Eric Sloane, N.A. The Green Door

The Green Door, by Eric Sloane, N.A. Last one of these we have at Weather Hill. A scarce print struck in commemoration of the 1976 American Bicentennial, part of the I Remember America collection of paintings by the artist. This collection traveled to the former Soviet Union for exhibition. You can see that Eric was a master of interpreting light, color and shadow as they related to season and time. Not an easy thing to capture so convincingly as he does. As is often the case in paintings by the artist, there is a solidity and developed sense of security in the materials depicted and methods of construction. Eric saw continuity, solidity, a certain vernacular grace and artistry, and peace in much of his rural America. Here is Eric’s description of the piece, recorded in 1976:

“A door opening to outside summer is always a framed greeting. This door, a mate to the painting No. 1, was in the same stone barn and was built of horizontal and vertical slabs of virgin pine, ‘deadened’ together with hand-wrought nails.
‘Dutch doors’ were designed to keep out animals, but the effect of the top half being open and the bottom shut, transforms the door into a window. Like the barns they were attached to, they should be called German rather than Dutch; the man who made this barn and its door was named Ludwig Wiess; his initials and date he arrived from Germany – 1746 – were carved into the other side.”

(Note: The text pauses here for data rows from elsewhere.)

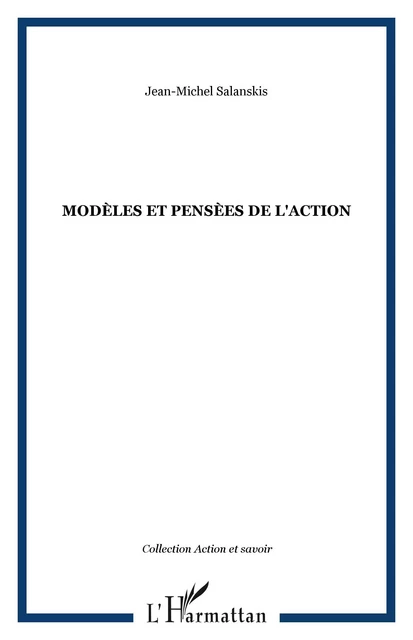 Jean-Michel Salanskis

MODÈLES ET PENSÈES DE L'ACTION

Collection Action et savoir

L'Harmattan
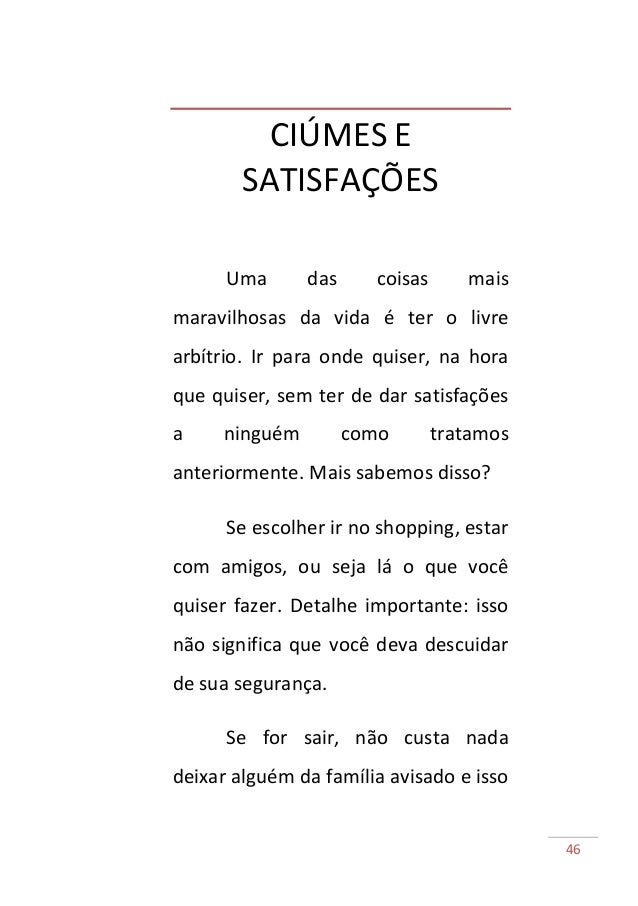 CIÚMES E SATISFAÇÕES

Uma das coisas mais maravilhosas da vida é ter o livre arbítrio. Ir para onde quiser, na hora que quiser, sem ter de dar satisfações a ninguém como tratamos anteriormente. Mais sabemos disso?

Se escolher ir no shopping, estar com amigos, ou seja lá o que você quiser fazer. Detalhe importante: isso não significa que você deva descuidar de sua segurança.

Se for sair, não custa nada deixar alguém da família avisado e isso

46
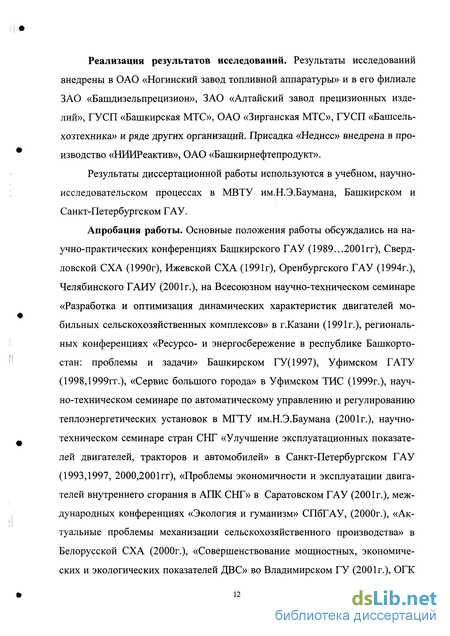 **Реализация результатов исследований.** Результаты исследований внедрены в ОАО «Ногинский завод топливной аппаратуры» и в его филиале ЗАО «Башдизельпрецизион», ЗАО «Алтайский завод прецизионных изделий», ГУСП «Башкирская МТС», ОАО «Зирганская МТС», ГУСП «Башсельхозтехника» и ряде других организаций. Присадка «Недисс» внедрена в производство «НИИРеактив», ОАО «Башкирнефтепродукт».

Результаты диссертационной работы используются в учебном, научно-исследовательском процессах в МВТУ им.Н.Э.Баумана, Башкирском и Санкт-Петербургском ГАУ.

**Апробация работы.** Основные положения работы обсуждались на научно-практических конференциях Башкирского ГАУ (1989…2001гг), Свердловской СХА (1990г), Ижевской СХА (1991г), Оренбургского ГАУ (1994г.), Челябинского ГАИУ (2001г.), на Всесоюзном научно-техническом семинаре «Разработка и оптимизация динамических характеристик двигателей мобильных сельскохозяйственных комплексов» в г.Казани (1991г.), региональных конференциях «Ресурсо- и энергосбережение в республике Башкортостан: проблемы и задачи» Башкирском ГУ(1997), Уфимском ГАТУ (1998,1999гг.), «Сервис большого города» в Уфимском ТИС (1999г.), научно-техническом семинаре по автоматическому управлению и регулированию теплоэнергетических установок в МГТУ им.Н.Э.Баумана (2001г.), научно-техническом семинаре стран СНГ «Улучшение эксплуатационных показателей двигателей, тракторов и автомобилей» в Санкт-Петербургском ГАУ (1993,1997, 2000,2001гг), «Проблемы экономичности и эксплуатации двигателей внутреннего сгорания в АПК СНГ» в Саратовском ГАУ (2001г.), международных конференциях «Экология и гуманизм» СПбГАУ, (2000г.), «Актуальные проблемы механизации сельскохозяйственного производства» в Белорусской СХА (2000г.), «Совершенствование мощностных, экономических и экологических показателей ДВС» во Владимирском ГУ (2001г.), ОГК

12

dsLib.net
библиотека диссертаций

Dedication of the Eric Sloane Museum of Kent, Connecticut


53 Years ago this month, the Sloane-Stanley Museum opened it’s doors to the public. We will continue to post some history of the museum and how it came to be, leading up to the July 2, 2022 celebration to be held on the grounds of the Eric Sloane Museum in Kent.
Eric Hatch, Chairman of the Connecticut Historic Commission, and 5 year old John Hopson Nisbet II, during the dedication ceremony of the Sloane-Stanley Museum (as it was then called) on 28 May 1969. Photo from Wil Mauch’s “Symbols of American Spirit: 50 Years of the Eric Sloane Museum”.